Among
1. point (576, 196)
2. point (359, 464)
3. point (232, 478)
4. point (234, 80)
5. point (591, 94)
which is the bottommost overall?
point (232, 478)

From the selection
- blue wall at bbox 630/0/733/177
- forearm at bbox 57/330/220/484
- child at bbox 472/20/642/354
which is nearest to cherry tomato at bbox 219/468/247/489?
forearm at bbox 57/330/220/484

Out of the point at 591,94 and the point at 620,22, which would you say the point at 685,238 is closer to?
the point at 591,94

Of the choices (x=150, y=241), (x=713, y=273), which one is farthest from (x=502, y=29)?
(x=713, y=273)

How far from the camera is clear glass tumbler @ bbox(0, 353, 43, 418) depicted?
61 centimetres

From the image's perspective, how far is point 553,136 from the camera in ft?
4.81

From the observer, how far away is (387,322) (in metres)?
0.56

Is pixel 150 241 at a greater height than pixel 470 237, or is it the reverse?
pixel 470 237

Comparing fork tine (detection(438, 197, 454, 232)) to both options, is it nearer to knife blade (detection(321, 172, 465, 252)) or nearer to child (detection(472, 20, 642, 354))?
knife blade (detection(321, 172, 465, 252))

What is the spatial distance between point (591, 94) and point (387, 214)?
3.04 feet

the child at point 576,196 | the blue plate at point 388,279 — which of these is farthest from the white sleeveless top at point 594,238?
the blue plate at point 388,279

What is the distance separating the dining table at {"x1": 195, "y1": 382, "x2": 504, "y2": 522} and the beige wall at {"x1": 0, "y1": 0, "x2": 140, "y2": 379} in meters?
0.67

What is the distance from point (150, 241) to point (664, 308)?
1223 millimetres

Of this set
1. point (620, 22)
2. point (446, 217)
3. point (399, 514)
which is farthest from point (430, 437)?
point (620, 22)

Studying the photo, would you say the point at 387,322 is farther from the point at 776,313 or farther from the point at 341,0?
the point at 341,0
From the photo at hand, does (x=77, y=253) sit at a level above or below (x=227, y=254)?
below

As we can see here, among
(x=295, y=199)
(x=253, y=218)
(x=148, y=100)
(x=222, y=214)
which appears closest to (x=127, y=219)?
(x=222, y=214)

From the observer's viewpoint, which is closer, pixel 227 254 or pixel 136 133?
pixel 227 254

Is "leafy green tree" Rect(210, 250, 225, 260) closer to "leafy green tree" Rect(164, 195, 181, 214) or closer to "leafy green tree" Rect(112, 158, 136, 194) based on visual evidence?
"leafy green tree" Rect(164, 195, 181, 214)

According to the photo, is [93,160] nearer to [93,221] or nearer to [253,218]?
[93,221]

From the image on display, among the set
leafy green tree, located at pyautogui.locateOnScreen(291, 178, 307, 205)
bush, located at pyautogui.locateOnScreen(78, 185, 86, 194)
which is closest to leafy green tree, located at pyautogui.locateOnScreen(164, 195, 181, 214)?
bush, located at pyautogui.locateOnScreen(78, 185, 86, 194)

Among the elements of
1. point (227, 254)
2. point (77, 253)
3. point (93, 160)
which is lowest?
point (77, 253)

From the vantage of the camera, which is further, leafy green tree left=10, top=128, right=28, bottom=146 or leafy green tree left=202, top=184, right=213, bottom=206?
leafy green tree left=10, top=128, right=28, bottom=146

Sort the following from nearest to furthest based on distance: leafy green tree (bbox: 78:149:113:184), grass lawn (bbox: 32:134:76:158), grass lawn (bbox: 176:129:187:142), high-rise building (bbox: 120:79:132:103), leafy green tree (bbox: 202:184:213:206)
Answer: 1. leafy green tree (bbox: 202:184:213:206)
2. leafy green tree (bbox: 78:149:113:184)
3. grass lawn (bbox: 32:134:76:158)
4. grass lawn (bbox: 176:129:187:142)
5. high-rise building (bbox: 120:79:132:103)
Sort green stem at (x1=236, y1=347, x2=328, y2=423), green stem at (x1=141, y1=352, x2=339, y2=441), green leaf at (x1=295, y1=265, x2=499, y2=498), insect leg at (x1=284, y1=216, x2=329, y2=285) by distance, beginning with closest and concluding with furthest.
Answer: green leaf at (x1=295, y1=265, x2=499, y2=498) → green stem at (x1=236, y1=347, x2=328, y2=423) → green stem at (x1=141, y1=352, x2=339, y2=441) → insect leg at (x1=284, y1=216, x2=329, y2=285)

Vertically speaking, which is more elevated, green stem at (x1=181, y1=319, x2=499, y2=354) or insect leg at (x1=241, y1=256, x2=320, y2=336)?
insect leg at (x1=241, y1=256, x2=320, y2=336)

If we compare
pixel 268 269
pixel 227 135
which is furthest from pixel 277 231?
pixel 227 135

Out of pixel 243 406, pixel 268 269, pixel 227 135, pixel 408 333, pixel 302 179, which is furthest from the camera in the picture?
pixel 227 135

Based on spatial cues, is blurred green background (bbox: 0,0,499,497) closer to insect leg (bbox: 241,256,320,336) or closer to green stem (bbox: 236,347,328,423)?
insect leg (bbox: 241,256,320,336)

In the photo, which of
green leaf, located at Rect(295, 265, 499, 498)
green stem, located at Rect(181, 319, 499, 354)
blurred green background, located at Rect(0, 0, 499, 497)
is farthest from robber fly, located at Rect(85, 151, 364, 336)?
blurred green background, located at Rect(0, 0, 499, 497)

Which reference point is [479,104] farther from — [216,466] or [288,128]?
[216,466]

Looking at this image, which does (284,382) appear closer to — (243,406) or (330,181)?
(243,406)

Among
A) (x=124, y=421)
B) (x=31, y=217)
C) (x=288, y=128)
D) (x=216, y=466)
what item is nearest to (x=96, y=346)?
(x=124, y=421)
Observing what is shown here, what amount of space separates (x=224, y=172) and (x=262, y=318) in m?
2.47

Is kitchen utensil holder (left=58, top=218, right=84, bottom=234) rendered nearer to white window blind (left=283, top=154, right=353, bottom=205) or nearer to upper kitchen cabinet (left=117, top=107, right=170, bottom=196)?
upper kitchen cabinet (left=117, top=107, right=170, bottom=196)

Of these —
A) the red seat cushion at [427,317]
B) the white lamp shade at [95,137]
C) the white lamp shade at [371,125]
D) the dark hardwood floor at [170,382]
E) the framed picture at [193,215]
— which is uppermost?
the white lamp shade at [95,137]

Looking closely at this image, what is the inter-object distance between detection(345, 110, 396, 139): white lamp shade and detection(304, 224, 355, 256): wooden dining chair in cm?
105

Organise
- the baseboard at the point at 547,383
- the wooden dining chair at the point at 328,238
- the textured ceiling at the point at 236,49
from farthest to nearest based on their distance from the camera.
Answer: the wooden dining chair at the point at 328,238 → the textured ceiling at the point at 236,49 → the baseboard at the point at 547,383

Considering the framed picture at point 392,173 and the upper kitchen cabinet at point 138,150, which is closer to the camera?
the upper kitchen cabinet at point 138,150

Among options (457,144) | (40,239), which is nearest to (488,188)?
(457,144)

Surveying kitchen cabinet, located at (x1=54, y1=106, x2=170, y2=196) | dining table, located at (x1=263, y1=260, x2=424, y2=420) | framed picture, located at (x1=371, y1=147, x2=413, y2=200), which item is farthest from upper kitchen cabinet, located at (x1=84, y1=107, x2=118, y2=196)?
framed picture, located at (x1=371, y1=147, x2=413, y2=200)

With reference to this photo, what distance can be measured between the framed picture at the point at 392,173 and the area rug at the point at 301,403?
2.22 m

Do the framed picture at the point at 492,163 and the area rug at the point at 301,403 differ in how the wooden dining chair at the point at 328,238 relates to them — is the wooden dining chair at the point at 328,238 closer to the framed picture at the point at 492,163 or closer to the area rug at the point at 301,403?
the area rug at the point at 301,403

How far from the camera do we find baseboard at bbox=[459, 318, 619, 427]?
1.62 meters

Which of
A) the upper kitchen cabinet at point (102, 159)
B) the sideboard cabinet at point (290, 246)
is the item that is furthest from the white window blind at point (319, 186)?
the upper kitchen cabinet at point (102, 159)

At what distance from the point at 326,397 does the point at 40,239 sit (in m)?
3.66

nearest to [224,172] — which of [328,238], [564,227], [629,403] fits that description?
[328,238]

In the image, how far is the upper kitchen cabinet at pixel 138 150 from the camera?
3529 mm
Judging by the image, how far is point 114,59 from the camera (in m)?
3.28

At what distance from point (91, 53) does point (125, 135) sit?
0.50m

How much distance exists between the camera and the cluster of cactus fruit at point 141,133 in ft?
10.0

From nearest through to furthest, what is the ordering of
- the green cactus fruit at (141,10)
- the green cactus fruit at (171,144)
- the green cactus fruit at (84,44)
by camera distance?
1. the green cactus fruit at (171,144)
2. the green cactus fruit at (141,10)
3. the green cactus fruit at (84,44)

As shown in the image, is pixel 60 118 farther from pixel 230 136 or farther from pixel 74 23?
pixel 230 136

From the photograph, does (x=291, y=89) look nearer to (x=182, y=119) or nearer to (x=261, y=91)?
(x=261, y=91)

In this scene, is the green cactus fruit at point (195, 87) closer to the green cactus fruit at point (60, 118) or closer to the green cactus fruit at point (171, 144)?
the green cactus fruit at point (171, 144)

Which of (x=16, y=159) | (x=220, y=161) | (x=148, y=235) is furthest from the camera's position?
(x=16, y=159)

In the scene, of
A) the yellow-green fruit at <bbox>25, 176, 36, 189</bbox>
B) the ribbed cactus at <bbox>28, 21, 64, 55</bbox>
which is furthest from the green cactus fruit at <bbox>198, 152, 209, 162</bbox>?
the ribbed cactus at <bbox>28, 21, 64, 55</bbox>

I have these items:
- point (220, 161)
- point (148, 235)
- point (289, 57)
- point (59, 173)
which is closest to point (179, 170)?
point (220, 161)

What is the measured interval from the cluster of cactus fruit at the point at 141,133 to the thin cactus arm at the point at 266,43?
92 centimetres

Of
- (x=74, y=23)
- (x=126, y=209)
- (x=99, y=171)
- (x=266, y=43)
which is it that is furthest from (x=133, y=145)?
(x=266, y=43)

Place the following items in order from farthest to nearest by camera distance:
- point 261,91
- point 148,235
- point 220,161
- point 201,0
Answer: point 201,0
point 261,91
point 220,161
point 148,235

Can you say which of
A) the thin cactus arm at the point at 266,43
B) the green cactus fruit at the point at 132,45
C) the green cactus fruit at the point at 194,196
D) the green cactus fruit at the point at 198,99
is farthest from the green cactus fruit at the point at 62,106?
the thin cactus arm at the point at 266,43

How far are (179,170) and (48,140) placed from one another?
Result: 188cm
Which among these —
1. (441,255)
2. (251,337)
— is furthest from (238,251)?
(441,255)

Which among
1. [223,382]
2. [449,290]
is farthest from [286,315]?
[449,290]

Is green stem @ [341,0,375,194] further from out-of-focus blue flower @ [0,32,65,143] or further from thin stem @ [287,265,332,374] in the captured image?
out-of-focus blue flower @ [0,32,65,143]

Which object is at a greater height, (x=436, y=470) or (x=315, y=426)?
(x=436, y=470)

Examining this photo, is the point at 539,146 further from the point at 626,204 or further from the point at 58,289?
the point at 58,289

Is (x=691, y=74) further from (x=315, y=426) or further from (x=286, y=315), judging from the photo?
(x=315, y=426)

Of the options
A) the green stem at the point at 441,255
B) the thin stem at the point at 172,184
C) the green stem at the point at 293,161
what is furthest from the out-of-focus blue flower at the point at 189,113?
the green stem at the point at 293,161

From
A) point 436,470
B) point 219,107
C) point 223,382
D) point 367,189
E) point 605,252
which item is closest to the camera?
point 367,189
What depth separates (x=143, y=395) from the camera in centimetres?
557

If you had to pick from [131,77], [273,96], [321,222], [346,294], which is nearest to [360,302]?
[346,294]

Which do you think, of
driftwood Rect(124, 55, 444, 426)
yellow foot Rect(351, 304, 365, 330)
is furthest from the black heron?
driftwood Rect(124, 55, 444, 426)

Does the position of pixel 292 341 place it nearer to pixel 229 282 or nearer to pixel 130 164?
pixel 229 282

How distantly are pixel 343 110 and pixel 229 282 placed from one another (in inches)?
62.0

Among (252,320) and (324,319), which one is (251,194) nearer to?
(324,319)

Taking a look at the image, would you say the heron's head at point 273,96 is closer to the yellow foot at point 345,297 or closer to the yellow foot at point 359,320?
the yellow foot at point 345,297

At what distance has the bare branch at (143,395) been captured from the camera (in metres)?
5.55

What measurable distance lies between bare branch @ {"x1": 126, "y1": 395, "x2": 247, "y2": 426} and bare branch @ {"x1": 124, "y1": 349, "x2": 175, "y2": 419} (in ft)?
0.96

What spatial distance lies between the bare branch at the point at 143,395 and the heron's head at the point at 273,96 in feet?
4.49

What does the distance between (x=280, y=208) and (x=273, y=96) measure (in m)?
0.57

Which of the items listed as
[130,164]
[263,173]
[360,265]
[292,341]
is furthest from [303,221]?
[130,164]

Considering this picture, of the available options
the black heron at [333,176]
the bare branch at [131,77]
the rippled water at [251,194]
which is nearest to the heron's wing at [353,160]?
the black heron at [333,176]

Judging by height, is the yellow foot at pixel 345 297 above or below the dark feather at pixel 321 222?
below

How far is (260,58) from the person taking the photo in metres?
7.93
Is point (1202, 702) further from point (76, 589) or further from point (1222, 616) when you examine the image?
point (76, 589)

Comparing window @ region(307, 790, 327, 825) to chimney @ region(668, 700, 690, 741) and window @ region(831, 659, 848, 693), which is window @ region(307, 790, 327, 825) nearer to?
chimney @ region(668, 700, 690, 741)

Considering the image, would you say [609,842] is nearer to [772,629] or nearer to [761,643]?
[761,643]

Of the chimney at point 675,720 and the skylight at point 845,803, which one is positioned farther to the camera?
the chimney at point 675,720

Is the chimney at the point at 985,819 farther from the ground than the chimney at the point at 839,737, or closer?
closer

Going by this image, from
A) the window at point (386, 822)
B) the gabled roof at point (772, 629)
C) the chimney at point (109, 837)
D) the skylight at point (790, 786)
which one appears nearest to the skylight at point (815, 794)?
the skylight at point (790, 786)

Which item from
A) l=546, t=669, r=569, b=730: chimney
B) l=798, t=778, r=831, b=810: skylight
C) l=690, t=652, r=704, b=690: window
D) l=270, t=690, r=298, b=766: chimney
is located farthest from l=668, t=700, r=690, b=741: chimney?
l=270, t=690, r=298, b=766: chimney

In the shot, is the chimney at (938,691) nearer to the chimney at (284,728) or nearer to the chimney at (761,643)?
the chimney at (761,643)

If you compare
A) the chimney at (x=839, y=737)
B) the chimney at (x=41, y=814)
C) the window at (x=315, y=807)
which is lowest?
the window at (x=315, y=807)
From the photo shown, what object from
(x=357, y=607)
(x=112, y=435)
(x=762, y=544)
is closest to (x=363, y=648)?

> [EXERCISE GOAL] Copy out the lines of the material verbatim, starting at the line containing "Can you say which of" and ending at the line containing "Result: 188cm", both included.

> [RESPONSE BELOW]
Can you say which of
A) the thin cactus arm at the point at 266,43
B) the green cactus fruit at the point at 132,45
C) the green cactus fruit at the point at 194,196
D) the green cactus fruit at the point at 198,99
is farthest from the green cactus fruit at the point at 62,106?
the thin cactus arm at the point at 266,43

How far are (179,170) and (48,140) placed from one another?
Result: 188cm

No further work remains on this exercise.